▸ **Short exercise**
Reproduce word for word the portion of the records that runs from their beginning through the line containing "5. (x=714, y=68)", including that line.

▸ **Dataset items**
● ● ●

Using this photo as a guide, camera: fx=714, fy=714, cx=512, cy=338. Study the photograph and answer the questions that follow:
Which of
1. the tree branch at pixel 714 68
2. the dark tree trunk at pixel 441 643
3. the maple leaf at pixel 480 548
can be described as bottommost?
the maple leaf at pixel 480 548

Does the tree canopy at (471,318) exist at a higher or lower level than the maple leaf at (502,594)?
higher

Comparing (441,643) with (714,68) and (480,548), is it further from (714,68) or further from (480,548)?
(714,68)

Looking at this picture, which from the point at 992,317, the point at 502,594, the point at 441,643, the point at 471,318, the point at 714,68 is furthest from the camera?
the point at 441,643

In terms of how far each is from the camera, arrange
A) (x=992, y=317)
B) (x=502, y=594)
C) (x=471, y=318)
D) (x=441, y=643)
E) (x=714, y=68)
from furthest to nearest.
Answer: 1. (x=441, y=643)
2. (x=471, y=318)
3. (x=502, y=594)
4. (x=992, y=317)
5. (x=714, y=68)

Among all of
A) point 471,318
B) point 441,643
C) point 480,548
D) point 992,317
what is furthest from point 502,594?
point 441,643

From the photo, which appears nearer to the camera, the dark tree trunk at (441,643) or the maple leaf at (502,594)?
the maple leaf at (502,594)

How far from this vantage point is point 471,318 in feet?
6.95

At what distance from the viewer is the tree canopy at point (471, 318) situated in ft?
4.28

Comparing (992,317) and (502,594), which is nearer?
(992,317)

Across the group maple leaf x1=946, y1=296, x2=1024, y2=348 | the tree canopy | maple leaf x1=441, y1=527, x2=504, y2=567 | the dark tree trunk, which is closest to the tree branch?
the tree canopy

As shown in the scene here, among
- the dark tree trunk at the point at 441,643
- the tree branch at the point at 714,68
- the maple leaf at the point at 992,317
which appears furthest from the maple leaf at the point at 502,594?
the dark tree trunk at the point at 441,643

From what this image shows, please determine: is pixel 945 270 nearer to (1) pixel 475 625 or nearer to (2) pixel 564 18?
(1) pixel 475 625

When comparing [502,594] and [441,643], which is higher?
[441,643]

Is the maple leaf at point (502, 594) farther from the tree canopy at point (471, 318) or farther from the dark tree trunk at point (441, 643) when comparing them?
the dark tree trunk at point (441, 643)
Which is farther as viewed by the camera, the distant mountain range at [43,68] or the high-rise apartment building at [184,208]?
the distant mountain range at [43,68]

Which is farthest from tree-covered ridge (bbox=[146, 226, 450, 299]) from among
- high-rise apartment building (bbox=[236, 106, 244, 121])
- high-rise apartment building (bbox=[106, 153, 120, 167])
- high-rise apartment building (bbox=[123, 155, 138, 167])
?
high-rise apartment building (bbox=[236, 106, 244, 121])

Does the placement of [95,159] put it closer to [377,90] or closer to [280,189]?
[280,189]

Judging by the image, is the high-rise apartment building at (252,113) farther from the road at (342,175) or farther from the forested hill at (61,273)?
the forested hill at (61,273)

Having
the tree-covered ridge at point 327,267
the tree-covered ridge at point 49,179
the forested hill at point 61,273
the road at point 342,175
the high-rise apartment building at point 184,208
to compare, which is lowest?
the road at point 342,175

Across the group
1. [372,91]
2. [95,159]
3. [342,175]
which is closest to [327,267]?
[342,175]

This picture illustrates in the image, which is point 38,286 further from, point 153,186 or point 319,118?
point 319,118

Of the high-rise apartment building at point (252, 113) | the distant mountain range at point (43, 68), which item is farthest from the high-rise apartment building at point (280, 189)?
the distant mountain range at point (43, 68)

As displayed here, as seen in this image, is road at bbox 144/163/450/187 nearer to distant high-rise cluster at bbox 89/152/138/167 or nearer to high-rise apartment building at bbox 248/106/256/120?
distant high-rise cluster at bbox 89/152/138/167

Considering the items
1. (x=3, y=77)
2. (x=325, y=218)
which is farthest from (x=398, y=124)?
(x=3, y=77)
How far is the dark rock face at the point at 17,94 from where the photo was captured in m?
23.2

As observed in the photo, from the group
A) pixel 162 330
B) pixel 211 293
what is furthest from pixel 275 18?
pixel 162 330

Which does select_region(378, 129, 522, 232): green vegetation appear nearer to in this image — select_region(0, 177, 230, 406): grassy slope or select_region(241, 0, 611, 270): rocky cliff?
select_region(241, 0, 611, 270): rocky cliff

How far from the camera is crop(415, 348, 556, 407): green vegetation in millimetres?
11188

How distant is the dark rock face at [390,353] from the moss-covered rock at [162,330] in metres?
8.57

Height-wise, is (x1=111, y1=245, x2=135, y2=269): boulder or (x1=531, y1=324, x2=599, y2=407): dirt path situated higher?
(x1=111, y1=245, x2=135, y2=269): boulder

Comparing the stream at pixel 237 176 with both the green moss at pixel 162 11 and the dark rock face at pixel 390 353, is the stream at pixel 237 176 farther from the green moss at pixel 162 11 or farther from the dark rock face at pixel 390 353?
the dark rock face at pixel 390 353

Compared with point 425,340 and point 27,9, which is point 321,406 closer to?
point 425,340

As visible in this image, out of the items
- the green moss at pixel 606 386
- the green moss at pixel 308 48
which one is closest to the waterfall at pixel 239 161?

● ● ●

▸ **Solution to this task**
Using this photo as a guide, camera: fx=714, fy=714, cx=512, cy=338. Study the photograph and answer the questions that follow:
Which of
1. the tree branch at pixel 714 68
2. the dark tree trunk at pixel 441 643
3. the maple leaf at pixel 480 548
can be described as bottommost?
the maple leaf at pixel 480 548

Does the tree canopy at (471,318) exist at a higher or lower level than the maple leaf at (502,594)?
higher

Comparing (441,643) with (714,68) and (480,548), is it further from (714,68) or further from (480,548)?
(714,68)

Looking at this picture, which from the point at 992,317, the point at 502,594, the point at 441,643, the point at 471,318, the point at 714,68 is furthest from the camera?
the point at 441,643

In terms of how far each is from the camera, arrange
A) (x=992, y=317)
B) (x=502, y=594)
C) (x=471, y=318)
D) (x=441, y=643)
E) (x=714, y=68)
from furthest to nearest.
Answer: 1. (x=441, y=643)
2. (x=471, y=318)
3. (x=502, y=594)
4. (x=992, y=317)
5. (x=714, y=68)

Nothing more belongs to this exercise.